» Task material:
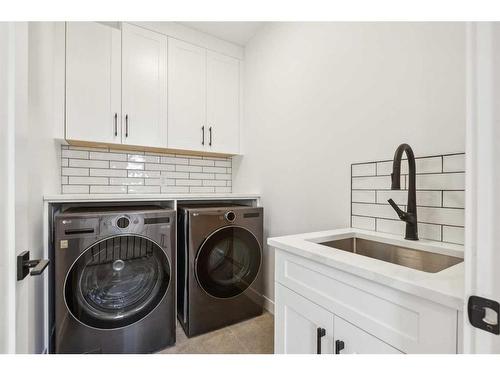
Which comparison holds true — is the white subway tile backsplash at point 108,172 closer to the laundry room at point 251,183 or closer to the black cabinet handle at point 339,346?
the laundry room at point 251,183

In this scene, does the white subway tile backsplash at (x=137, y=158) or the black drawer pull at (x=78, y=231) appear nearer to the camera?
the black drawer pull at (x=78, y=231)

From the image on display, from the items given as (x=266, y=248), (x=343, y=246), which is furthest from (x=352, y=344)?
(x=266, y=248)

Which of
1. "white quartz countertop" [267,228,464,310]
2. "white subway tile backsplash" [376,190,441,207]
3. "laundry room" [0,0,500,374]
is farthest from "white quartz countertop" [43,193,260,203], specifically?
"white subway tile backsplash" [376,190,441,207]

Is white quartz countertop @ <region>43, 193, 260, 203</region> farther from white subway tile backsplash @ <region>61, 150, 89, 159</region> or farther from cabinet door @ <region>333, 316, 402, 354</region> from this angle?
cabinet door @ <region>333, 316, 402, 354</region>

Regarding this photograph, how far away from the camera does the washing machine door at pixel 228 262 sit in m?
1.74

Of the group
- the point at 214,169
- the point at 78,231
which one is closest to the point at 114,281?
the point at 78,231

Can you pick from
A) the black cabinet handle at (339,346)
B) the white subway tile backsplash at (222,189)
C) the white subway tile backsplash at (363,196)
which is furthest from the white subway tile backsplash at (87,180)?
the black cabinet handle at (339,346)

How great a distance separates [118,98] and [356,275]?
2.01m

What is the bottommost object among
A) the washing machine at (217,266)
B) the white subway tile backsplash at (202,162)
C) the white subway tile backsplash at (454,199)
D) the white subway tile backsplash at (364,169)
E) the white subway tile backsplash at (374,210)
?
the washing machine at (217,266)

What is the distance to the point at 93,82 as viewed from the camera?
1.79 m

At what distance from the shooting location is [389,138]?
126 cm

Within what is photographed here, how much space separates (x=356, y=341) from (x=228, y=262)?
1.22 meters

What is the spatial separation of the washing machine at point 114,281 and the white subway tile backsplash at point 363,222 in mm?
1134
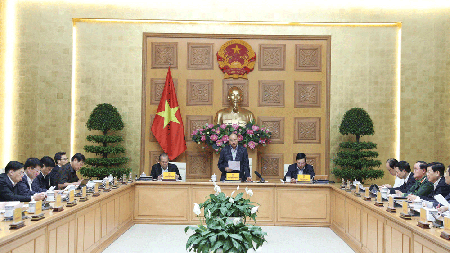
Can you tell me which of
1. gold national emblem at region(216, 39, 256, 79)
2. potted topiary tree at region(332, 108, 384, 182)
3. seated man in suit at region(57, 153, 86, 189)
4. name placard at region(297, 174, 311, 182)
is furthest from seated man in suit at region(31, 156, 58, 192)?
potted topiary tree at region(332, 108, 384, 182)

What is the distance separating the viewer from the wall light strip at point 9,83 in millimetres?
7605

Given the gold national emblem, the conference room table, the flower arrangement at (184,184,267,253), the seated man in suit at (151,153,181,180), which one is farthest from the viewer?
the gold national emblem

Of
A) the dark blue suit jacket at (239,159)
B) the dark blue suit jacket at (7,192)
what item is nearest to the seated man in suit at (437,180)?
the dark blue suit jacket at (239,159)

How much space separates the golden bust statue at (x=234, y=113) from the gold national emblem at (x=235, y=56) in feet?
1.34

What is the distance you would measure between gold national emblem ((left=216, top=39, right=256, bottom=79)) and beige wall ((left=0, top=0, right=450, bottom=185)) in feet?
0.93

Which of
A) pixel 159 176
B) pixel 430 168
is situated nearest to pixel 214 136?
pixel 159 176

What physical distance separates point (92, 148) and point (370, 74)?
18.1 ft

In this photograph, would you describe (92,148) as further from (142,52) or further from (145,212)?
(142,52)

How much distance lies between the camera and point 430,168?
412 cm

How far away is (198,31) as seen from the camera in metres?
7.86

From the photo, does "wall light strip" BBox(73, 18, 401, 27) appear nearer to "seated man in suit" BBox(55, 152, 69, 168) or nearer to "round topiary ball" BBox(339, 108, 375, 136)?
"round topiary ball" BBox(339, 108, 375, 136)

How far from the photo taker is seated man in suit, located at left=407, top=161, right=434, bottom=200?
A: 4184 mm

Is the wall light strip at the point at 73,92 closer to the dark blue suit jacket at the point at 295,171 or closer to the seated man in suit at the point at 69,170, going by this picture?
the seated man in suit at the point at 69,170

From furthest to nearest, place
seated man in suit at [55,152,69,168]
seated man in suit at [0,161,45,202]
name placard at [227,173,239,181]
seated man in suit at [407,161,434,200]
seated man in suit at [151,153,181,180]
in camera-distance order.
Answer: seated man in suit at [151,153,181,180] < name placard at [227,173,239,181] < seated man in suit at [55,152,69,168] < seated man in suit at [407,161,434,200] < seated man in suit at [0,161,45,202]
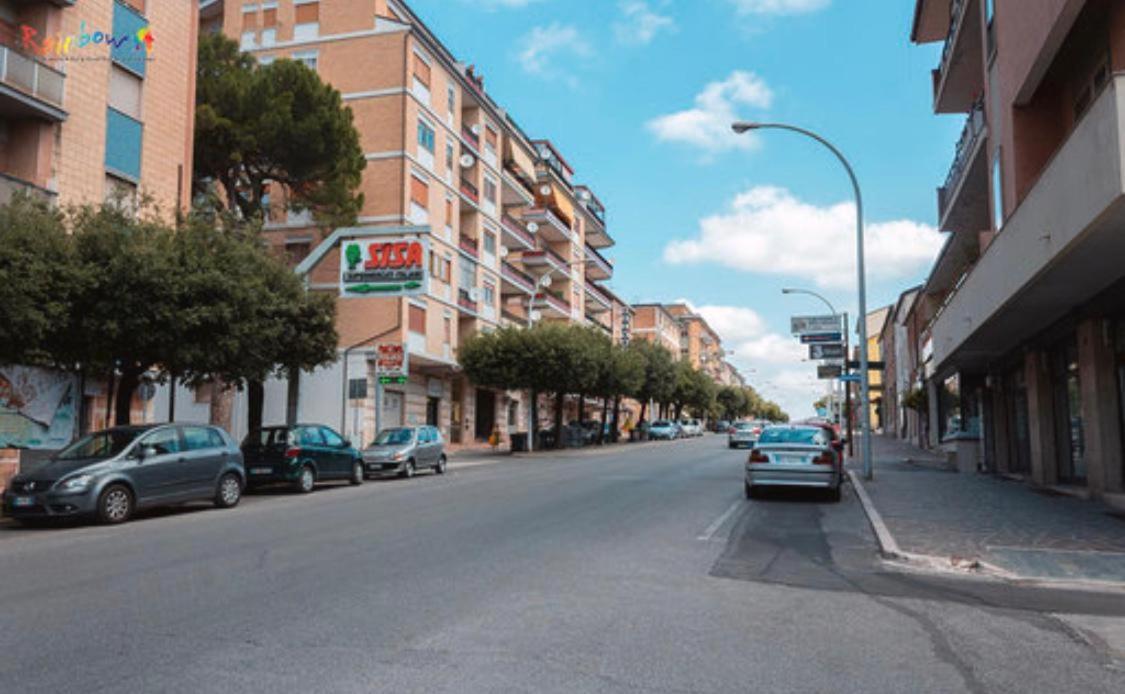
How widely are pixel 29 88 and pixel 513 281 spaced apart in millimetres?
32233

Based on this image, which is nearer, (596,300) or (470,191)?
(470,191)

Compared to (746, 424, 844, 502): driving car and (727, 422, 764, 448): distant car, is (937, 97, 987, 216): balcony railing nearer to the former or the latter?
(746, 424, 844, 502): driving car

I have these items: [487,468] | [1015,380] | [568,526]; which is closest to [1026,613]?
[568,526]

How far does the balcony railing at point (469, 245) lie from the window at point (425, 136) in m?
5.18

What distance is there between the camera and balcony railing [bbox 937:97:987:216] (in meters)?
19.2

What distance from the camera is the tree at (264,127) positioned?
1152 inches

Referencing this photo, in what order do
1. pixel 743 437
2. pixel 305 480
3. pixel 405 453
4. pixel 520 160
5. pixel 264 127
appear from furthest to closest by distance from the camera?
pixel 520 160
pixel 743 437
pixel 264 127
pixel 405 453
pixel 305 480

* * *

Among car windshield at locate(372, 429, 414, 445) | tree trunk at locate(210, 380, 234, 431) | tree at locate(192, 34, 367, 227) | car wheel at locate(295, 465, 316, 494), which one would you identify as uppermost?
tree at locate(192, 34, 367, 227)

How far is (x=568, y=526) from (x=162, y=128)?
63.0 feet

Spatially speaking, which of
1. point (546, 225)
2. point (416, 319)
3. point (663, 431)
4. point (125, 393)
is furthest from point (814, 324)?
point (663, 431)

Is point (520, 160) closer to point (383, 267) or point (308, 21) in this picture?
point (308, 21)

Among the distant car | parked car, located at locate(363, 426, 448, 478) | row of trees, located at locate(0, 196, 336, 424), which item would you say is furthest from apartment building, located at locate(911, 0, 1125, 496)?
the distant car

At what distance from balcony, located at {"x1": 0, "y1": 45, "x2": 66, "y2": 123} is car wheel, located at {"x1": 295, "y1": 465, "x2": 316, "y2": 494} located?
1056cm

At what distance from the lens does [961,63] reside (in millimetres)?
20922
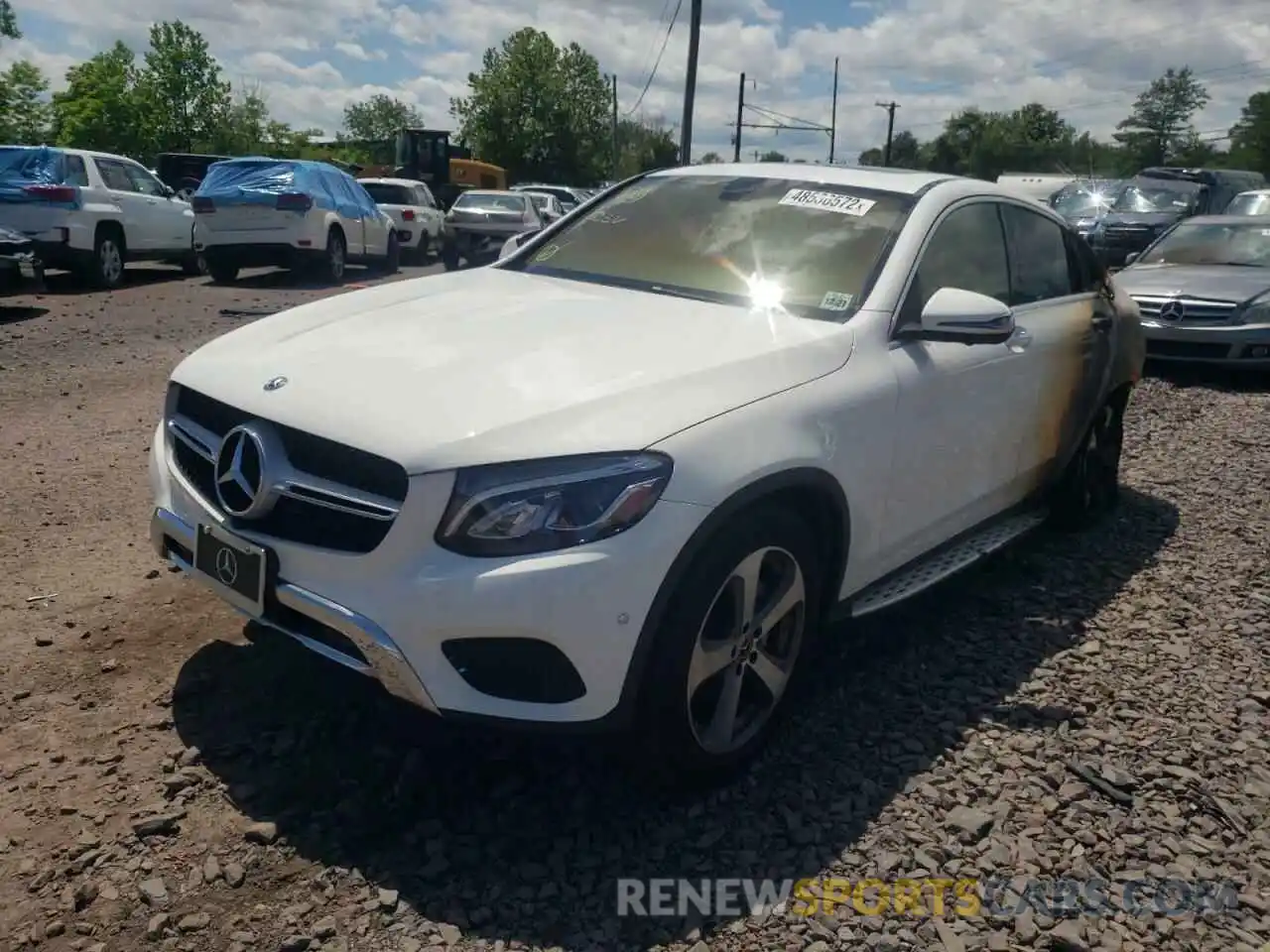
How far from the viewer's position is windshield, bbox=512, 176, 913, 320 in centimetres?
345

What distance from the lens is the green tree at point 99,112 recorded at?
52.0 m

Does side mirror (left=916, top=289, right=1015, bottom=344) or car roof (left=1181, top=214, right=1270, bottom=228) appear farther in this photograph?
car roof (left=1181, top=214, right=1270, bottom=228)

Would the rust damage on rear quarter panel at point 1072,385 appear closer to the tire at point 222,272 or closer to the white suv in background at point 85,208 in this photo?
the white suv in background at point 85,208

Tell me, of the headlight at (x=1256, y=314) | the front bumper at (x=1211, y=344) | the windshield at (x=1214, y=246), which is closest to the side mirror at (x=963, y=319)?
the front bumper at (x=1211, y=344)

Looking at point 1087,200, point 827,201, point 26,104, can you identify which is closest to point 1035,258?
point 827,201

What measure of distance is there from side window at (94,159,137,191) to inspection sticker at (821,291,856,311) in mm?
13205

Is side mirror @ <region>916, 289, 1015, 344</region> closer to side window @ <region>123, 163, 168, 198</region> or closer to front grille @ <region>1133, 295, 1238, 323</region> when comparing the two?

» The problem: Count the lines in the material above that contain the string "identify", treating uppercase and lowercase letters as distinct. Reply with only the number.

» Result: 2